Private groups can provide some public goods. Boston has a fantastic web of nonprofits performing key social functions. Across America, public housing agencies have often been dysfunctional, but since 1983, the Metropolitan Boston Housing Partnership, an independent nonprofit, has helped house Bostonians by rehabilitating housing and distributing housing vouchers. The Pine Street Inn is now moving from housing the homeless in temporary shelters to providing more permanent accommodation. Nonprofit groups don’t always perform better than government, but they often face more market pressure, show more flexibility, and can jar loose private money more effectively.

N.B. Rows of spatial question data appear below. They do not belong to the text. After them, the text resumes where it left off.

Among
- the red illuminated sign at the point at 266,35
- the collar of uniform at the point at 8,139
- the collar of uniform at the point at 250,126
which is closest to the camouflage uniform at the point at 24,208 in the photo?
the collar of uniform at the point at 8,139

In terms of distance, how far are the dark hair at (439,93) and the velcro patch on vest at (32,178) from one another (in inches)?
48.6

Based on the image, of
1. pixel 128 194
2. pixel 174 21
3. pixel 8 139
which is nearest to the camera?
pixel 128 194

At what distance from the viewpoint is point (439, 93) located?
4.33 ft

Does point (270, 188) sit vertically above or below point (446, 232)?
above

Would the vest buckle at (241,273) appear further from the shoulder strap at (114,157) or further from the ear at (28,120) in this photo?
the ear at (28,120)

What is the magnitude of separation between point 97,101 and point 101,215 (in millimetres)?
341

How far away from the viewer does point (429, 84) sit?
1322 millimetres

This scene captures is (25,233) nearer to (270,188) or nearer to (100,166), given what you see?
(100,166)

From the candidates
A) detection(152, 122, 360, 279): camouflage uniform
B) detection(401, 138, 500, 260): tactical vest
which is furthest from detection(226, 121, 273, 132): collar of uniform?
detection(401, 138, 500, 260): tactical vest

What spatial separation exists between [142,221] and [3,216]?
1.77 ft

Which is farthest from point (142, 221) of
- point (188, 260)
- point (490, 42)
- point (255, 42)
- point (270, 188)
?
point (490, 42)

Crowd-source public safety. The Boston Police Department is more effective because it gets help from ordinary citizens. The methods of community policing — the idea that cops should work with neighborhoods to solve crime and promote safety — were developed collaboratively in the 1980s, and Bill Bratton embraced those methods when he became Boston’s police commissioner. Over the decades, the department has developed the social skills so that neighborhood residents often trust them enough to tell them what’s going on, which makes for a happier city than more confrontational tactics.
Bring startup culture to city government. Boston’s Office of New Urban Mechanics devises innovations intended to improve the quality of city life. Its The New Urban Mechanics’ Citizens Connect app makes it easier to report problems. If you put Street Bump on your smartphone and put your smartphone in your car’s cup holder, then the city will automatically learn the location of potholes. Their One Card is “a school ID, a library card, and community center membership card, as well as a transit pass.” Why shouldn’t some part of government feel like a tech startup? (Disclosure: An institute that I direct has occasionally collaborated with the office on an unpaid basis.)
Unleash data. The old model for providing some new public service, like informing straphangers about when their bus is going to arrive, is to pay millions to some connected contractor. But the MBTA broke that model when it started streaming data on the current location of its vehicles. Within weeks, an independent programmer had produced an app that made it possible to learn when your bus would show up. Today, there are a bevy of such apps, including OpenMBTA and YourBus MBTA, that are well rated and free.
Wicked localism works. Greater Boston is divided into scores of fiercely independent cities and towns. In many areas, from transit planning to social services, more regional cooperation would help. But there are great benefits to living in communities small enough to empower ordinary citizens. A free-spirited Somerville can elect a truly innovative mayor like Joe Curtatone. And there is something wonderful about seeing governments compete for citizens who can vote with their feet.